Nach 5 km erreichte Leon in ein kleines Dorf mit kleinen Cafés und Lebensmittelläden. Er gönnte sich eine Banane und eine Cola, die er im Schatten zu sich nahm. Nach der kurzen Pause ging es weiter auf einer zwar immerhin geteerten, aber dafür mit Schlaglöchern übersäten Straße.
Maliq war die erste größere Stadt auf dem Weg. Dort wollte er sich alle Zutaten für das Mittagessen besorgen. Leider war nirgendwo Kartenzahlung möglich und Leon hatte noch immer kaum Bargeld. Eine Cola im Schatten musste reichen. Nächstes Ziel war dann der Ohrid-See nördlich von Maliq. Ihn konnte man lediglich über die viel befahrene Landstraße erreichen. Landstraßen haben jedoch seit Kroatien ihren Schrecken verloren. Fast alle Autofahrer halten seitdem genügend Abstand beim Überholen.

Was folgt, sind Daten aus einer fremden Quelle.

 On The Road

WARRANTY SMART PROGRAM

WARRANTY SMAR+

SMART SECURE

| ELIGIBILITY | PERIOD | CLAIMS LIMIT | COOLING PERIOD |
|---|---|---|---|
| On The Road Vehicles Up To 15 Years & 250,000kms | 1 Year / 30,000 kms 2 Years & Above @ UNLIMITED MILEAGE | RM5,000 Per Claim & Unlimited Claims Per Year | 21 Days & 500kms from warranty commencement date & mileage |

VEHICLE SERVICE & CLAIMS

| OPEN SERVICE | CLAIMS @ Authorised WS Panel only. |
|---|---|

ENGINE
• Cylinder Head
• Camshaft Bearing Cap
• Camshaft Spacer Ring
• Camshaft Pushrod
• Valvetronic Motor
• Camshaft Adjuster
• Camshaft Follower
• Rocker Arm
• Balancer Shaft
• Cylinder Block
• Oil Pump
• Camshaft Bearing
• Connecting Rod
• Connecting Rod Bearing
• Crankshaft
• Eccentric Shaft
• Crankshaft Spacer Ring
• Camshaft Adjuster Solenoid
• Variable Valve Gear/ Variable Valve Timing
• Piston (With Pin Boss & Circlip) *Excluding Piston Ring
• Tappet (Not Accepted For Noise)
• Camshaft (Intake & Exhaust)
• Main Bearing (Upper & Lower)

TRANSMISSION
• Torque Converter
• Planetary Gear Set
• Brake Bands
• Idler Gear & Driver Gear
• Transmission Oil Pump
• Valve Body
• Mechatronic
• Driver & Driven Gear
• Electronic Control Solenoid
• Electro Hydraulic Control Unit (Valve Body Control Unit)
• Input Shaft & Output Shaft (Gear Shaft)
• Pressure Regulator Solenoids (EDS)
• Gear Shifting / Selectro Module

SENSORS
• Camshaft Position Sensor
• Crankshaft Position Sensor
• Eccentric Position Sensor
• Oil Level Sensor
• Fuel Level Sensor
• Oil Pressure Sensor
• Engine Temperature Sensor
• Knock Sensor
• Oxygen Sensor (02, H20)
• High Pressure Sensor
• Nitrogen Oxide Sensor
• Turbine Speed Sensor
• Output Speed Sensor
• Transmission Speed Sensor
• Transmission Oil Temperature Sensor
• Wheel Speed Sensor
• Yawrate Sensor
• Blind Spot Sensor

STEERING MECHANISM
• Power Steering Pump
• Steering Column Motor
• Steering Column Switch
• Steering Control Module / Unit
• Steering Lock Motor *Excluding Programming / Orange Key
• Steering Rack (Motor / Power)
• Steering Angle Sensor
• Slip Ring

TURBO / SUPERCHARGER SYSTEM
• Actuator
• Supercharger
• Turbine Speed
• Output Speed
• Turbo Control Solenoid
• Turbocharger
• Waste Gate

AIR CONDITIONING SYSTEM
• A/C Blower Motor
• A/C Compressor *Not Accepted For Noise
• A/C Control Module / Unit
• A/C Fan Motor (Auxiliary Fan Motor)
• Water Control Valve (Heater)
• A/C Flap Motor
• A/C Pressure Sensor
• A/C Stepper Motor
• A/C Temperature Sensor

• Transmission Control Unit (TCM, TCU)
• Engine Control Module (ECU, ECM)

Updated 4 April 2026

Am Straßenrand wurden an kleinen Ständen immer wieder Kirschen angeboten. Bei einem der Stände griff Leon zu und kaufte einen halben Kilo Kirschen für 0,50 €. Die Kirchen verzehrte er in einer Bauruine, in der er – geschützt vor der Sonne – für ein Stündchen ein Nickerchen machte.
Nach dem Nickerchen hatte die Sonne endlich an Kraft verloren und die letzten Kilometer zum See, und damit auch zur Grenze, konnten angetreten werden. Die zwei kleinen Steigungen auf dem Weg kamen ihm im Vergleich zum Morgen lächerlich vor. Hinter der zweiten Steigung konnte er bereits den Ohrid-See sehen. In der Stadt Progradec ging er Einkaufen. Endlich konnte er mit Karte zahlen! Es hätte sich nicht gelohnt, noch einmal Bargeld abzuheben: Die Grenze nach Nordmazedonien sollte noch an diesem Tag überquert werden.
Nach dem Einkauf verzehrte er einen kleinen Snack an der Promenade, während über dem See die Sonne unterging.
Dann machte er sich auf dem Weg zum Grenzübergang.
Gleich hinter der Grenze hat er ein Feriengebiet ausfindig gemacht, in dessen Nähe er übernachten wollte. Dort angekommen erkundigte er sich zunächst, ob das Campen dort auf dem Parkplatz denn gestattet sei. Die Antwort lautete ja. Leider fand sich auf dem Parkplatz keine besonders schöne Möglichkeit zum Lagern. Er fuhr also ein paar 100 m zurück und ließ sich in einem Apfelhain nieder. Er war so müde, dass er ernsthaft darüber nachdachte, einfach ohne Abendessen schlafen zu gehen. Mit Blick auf den nächsten Tag entschied er aber, doch noch etwas zu kochen. Nach dem Kochen schaffte er es jedoch nicht mehr, auch noch das Geschirr abzuspülen, sondern bewegte sich sofort in seine Hängematte. Wie auch schon am Tag zuvor hatte er überhaupt keinen Spaß mit seinem Hals. Er traf den Entschluss, am morgigen Tag in Ohrid abermals zum Arzt zu gehen.